Cervelli in fuga

Ricercatrice in Brasile. “Sono scappata dall’Italia. Che, però, non è il peggiore dei mondi esistenti”

Elisa Brasili, nata ad Aprilia 34 anni fa, è laureata in Biologia Cellulare e Applicata alla Sapienza. Ha trascorso sette mesi in Brasile durante il dottorato, poi è riuscita a trasferirsi in pianta stabile dal 2015. E oggi lavora al Food Research Center dell’Università di San Paolo: "Hanno dei laboratori che in Italia ci sogniamo"

“La prima volta che ho messo piede in Brasile è stato come tornare a casa”. Ci sono viaggi che sono partenze e altri che sono punti di arrivo. Quello di Elisa Brasili, nata ad Aprilia, vicino Roma, 34 anni fa, rientra nella seconda categoria: “Il luogo del mio destino ce l’ho scritto nel cognome”, scherza lei, che in realtà quel destino se lo sta costruendo con entusiasmo e determinazione. Dopo la laurea e il dottorato in Biologia Cellulare e Applicata alla Sapienza “sono scappata dall’Italia”, racconta. Alla base della sua scelta, però, non c’è nessuna recriminazione, solo una gran voglia di scrivere una nuova pagina.

E già durante i primi anni da ricercatrice, Elisa è riuscita a fare un’esperienza all’estero: “La mia tutor mi aveva detto che a Roma non c’erano fondi né speranze di continuare con il mio lavoro di ricerca, così ho partecipato a un concorso per vincere una borsa di studio di perfezionamento in un altro Paese”. E quella è stata la prima occasione per fare un salto in Brasile: “In quei sette mesi ho portato a termine il mio progetto di dottorato sulle piante medicinali e i composti bioattivi con funzioni benefiche per la salute umana”, spiega.

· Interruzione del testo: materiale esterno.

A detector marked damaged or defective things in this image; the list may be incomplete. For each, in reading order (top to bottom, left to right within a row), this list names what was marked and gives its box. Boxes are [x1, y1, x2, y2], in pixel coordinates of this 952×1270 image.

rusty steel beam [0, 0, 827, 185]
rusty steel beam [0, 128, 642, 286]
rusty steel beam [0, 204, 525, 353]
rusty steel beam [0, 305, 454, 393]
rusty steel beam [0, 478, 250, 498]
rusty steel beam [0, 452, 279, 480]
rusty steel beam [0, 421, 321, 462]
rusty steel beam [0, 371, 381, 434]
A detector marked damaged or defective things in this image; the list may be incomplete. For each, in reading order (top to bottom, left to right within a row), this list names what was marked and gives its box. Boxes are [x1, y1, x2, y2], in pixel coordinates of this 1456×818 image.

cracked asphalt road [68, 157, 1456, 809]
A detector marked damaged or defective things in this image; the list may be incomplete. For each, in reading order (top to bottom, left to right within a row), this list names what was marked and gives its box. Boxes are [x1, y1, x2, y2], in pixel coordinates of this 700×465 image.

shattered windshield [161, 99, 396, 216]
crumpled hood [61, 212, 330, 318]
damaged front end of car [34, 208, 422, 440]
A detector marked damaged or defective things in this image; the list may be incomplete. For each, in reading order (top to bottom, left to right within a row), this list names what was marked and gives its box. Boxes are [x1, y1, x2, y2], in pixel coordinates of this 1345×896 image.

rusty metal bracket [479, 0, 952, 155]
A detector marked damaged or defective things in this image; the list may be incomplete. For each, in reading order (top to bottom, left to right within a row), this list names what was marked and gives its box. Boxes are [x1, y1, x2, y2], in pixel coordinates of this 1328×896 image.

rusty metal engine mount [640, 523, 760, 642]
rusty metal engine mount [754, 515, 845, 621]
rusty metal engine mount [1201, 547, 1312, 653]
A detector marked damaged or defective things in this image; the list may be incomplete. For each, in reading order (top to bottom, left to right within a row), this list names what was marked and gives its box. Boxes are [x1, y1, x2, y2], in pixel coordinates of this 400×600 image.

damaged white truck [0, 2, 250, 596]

Il luogo del mio destino ce l’ho scritto nel cognome

Una volta scaduta la borsa di studio, Elisa è rientrata in Italia: “Ma quel breve periodo è bastato a farmi innamorare del Paese, così ho fatto di tutto per tornare”. Di lì a poco arriva l’opportunità giusta: “Il Food Research Center dell’Università di San Paolo mi ha chiamata per un colloquio e da gennaio 2015 sono tornata in Brasile in pianta stabile”, racconta. L’accoglienza è stata delle migliori: “Hanno dei laboratori che in Italia ci sogniamo e sono pronti a fornirti qualsiasi strumento di cui hai bisogno – sottolinea -, lo straniero è visto come una risorsa, quando arrivi sono pronti a stenderti il tappeto rosso”. Un bel salto di qualità rispetto all’Italia, anche se la nostra mentalità accademica un po’ le manca: “Qui ognuno lavora per conto suo, non ci sono modelli a cui ispirarti – ammette -, sei solo tu a motivarti e non ci sono molte opportunità di confronto con gli altri”.

Nonostante il grande amore per quella terra verdeoro, Elisa è ben consapevole dei limiti del Paese che la ospita: “Il Brasile è stato per me il grande cambiamento e mi ha permesso di costruirmi una nuova visione della vita, ma è riduttivo pensare che sia solo samba, spiagge e belle donne – sottolinea -. Nella realtà di tutti i giorni è un Paese pieno di difficoltà e di contraddizioni”. Dal punto di vista della sicurezza, poi, la strada da fare è ancora lunghissima, come Elisa ha avuto modo di provare sulla sua pelle: “Lo scorso febbraio sono stata aggredita mentre tornavo a casa dal lavoro in bicicletta – racconta -. Un gruppo di ragazzi di una favela vicino all’università mi ha circondata e spinta a terra, poi mi sono passati sopra con le loro biciclette”. Questa vicenda, oltre al grande spavento, le è costata una frattura scomposta dell’omero: “Sono stata operata di urgenza e la cicatrice me la porterò dietro tutta la vita”, sottolinea. Purtroppo episodi come questo in Brasile sono all’ordine del giorno: “Mi ritengo fortunata perché sono viva e lo posso raccontare – ammette -, questi gruppi di malintenzionati arrivano anche a uccidere pur di rubare un cellulare o una bicicletta”.

Ho sempre avuto nostalgia dell’immensa bellezza del nostro Paese

Dopo il grande spavento Elisa è tornata a sorridere, ma tutto questo le ha permesso di guardare all’Italia con occhi differenti: “Ho sempre avuto nostalgia dell’immensa bellezza del nostro Paese – sottolinea -, e ora ho anche imparato ad apprezzare la libertà che abbiamo di camminare per strada senza essere costretti a guardarci le spalle”. Un privilegio non da poco: “A differenza di quanto ci piace sempre affermare – conclude, l’Italia non è di certo il peggiore dei mondi esistenti”.